#### WHAT IS EXPECTED
Your task is to return the span of lines beginning at the one with "Looking over" and ending at the last line of the data, exactly as it stands.

[Saved entries]
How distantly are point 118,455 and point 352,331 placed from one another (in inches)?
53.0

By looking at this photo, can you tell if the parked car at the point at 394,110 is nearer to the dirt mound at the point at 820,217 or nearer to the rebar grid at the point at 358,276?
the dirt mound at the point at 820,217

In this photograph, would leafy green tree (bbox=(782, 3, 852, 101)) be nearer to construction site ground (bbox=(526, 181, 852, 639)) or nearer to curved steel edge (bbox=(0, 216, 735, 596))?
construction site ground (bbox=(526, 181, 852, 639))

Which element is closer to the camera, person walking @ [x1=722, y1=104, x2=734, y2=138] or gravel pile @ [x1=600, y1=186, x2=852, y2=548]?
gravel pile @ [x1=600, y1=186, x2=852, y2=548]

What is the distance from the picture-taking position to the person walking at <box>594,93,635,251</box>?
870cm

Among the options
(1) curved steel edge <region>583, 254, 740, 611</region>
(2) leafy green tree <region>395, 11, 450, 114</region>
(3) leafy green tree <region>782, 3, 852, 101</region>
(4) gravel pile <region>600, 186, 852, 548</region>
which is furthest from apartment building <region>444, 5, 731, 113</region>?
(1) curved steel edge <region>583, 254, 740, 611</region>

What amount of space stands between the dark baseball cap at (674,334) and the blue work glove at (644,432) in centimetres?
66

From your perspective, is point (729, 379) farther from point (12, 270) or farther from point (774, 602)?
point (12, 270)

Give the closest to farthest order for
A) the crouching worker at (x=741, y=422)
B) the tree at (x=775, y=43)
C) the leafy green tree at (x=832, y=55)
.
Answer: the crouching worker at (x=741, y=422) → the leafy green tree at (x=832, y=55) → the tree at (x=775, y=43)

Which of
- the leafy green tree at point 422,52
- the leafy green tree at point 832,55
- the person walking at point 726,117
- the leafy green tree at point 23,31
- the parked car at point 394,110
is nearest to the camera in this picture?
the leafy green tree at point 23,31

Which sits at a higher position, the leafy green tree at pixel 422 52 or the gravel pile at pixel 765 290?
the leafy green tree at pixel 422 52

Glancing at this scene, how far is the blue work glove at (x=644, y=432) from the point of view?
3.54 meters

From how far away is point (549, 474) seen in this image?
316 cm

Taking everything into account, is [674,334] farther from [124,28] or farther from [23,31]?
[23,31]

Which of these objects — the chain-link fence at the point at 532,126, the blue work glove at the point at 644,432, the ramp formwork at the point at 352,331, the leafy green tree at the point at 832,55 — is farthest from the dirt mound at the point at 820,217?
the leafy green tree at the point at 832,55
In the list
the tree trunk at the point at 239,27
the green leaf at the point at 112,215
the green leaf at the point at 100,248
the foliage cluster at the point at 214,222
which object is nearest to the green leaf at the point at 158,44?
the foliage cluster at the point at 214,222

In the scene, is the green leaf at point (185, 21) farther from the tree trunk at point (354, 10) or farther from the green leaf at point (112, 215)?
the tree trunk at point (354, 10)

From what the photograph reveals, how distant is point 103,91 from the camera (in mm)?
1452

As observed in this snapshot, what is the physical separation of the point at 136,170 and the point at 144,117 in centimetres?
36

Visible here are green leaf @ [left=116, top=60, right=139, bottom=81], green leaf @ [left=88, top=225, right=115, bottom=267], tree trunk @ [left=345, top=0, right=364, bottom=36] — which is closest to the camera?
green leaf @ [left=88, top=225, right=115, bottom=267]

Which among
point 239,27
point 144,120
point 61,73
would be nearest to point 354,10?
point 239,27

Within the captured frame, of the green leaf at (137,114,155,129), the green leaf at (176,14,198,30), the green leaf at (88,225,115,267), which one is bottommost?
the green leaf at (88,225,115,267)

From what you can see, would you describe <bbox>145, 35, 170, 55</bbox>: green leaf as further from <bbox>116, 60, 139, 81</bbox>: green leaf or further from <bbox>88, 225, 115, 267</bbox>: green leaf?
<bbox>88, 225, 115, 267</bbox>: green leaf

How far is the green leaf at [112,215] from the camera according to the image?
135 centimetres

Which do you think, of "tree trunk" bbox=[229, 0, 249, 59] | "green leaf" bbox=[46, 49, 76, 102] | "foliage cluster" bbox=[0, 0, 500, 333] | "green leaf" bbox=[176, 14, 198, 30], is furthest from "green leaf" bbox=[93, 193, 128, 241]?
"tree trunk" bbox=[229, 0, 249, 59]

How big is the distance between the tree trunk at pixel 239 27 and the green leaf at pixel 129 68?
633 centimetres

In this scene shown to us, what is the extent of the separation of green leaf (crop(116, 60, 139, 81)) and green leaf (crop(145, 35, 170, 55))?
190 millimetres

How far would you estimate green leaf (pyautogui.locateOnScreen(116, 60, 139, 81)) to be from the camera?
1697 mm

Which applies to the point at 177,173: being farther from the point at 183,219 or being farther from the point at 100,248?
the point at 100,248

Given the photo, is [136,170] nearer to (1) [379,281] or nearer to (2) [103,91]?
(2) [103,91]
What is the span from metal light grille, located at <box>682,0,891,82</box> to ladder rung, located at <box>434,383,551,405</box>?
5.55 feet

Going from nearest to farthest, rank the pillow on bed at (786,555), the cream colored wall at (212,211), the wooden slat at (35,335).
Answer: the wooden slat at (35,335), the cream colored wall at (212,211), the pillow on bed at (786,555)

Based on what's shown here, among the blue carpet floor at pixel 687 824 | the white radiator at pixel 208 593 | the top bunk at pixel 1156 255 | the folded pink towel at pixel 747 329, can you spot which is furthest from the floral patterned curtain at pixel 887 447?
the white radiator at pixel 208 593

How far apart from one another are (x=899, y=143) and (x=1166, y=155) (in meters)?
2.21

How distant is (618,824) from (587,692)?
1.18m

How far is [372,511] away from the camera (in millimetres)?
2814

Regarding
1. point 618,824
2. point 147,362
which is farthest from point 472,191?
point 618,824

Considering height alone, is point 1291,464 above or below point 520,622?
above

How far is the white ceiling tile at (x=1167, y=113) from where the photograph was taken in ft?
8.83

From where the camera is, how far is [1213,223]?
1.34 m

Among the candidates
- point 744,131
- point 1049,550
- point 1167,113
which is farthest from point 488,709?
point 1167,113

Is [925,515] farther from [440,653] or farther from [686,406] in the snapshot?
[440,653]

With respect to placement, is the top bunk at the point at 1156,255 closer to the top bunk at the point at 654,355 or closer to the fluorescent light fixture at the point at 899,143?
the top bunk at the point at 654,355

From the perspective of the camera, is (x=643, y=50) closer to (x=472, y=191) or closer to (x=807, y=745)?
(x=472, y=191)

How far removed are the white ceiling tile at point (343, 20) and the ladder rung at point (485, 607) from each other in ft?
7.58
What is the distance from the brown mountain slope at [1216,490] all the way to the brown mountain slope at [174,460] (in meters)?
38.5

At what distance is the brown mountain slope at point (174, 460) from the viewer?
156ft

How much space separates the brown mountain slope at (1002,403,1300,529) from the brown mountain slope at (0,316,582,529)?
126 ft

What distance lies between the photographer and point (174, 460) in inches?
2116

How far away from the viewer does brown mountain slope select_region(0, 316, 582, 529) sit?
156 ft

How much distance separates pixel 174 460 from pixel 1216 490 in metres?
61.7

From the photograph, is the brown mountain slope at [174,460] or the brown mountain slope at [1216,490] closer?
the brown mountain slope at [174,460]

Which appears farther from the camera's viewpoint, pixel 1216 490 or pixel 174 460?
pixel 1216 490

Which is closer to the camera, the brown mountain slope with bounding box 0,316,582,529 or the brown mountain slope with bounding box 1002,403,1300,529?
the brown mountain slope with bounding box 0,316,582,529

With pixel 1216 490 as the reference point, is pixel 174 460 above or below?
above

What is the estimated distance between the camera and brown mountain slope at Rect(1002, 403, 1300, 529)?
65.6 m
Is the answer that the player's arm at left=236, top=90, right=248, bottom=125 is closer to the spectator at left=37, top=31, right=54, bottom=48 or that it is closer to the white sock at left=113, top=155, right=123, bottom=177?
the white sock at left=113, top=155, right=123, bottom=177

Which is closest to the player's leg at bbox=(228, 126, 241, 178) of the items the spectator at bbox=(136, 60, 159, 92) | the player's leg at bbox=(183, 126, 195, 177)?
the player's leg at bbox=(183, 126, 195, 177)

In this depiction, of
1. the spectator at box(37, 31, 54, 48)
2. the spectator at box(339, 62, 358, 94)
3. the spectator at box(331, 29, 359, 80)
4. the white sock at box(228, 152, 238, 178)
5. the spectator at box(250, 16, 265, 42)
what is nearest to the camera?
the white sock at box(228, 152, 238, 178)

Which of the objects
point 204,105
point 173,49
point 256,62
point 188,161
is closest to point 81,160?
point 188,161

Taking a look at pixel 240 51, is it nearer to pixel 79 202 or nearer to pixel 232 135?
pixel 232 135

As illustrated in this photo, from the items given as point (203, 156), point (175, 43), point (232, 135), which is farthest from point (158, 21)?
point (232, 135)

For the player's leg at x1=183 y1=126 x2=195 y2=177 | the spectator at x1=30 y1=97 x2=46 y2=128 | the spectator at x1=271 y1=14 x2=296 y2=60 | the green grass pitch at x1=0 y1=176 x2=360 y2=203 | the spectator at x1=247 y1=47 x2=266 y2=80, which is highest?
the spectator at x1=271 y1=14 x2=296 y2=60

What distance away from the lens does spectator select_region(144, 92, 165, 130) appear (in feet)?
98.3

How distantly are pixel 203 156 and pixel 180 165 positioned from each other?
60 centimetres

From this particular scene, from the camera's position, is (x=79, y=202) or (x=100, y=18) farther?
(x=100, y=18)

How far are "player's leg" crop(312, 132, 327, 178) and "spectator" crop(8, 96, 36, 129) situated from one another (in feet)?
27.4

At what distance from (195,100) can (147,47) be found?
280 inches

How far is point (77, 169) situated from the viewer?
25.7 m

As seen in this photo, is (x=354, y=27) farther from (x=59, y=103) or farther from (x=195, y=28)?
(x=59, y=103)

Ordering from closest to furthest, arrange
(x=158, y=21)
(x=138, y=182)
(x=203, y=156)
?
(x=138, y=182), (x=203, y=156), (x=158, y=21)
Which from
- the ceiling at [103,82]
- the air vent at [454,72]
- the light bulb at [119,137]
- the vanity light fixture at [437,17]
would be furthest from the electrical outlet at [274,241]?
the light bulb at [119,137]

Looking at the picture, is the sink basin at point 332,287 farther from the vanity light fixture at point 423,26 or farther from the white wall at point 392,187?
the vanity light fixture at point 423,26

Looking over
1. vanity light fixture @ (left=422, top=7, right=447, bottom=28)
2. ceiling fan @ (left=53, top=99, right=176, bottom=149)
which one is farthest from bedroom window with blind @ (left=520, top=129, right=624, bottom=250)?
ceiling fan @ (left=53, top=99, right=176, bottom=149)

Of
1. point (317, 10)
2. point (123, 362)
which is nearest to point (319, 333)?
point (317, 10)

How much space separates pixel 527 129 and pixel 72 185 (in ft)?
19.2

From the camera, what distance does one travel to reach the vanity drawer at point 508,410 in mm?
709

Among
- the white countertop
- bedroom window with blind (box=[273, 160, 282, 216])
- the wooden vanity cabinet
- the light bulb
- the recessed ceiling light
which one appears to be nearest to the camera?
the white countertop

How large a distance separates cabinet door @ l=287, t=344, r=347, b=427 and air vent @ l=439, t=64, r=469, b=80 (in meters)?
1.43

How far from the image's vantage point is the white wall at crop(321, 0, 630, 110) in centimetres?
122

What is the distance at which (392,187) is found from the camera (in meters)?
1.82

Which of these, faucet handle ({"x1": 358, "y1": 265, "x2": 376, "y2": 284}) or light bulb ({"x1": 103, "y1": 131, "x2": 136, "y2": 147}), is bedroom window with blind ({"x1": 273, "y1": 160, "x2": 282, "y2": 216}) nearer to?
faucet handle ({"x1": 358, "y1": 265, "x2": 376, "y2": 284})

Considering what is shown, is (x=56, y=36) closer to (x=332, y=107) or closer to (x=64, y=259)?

#### RESPONSE FOR THIS EXERCISE
Looking over
1. vanity light fixture @ (left=422, top=7, right=447, bottom=28)
2. ceiling fan @ (left=53, top=99, right=176, bottom=149)
which one is farthest from bedroom window with blind @ (left=520, top=129, right=624, bottom=250)?
ceiling fan @ (left=53, top=99, right=176, bottom=149)

Of
1. point (317, 10)
2. point (123, 362)
which is nearest to point (319, 333)?
point (317, 10)

How much space separates pixel 527 129 and pixel 72 185 (in ft)?
19.2

From the camera, what distance does one travel to reach the vanity drawer at point 508,410 in mm?
709

Among
- the white countertop
- bedroom window with blind (box=[273, 160, 282, 216])
- the wooden vanity cabinet
- the light bulb
- the recessed ceiling light
which one appears to be nearest to the camera?
the white countertop

How large a distance separates cabinet door @ l=287, t=344, r=347, b=427 and air vent @ l=439, t=64, r=469, b=80 (in meters)?
1.43

How far from the image's vantage point is the white wall at crop(321, 0, 630, 110) in centimetres?
122

What is the distance at which (392,187) is found from the camera (in meters)?
1.82

Which of these, faucet handle ({"x1": 358, "y1": 265, "x2": 376, "y2": 284}) or light bulb ({"x1": 103, "y1": 131, "x2": 136, "y2": 147}), is bedroom window with blind ({"x1": 273, "y1": 160, "x2": 282, "y2": 216}) nearer to?
faucet handle ({"x1": 358, "y1": 265, "x2": 376, "y2": 284})

Considering what is shown, is (x=56, y=36) closer to (x=332, y=107) or closer to (x=64, y=259)?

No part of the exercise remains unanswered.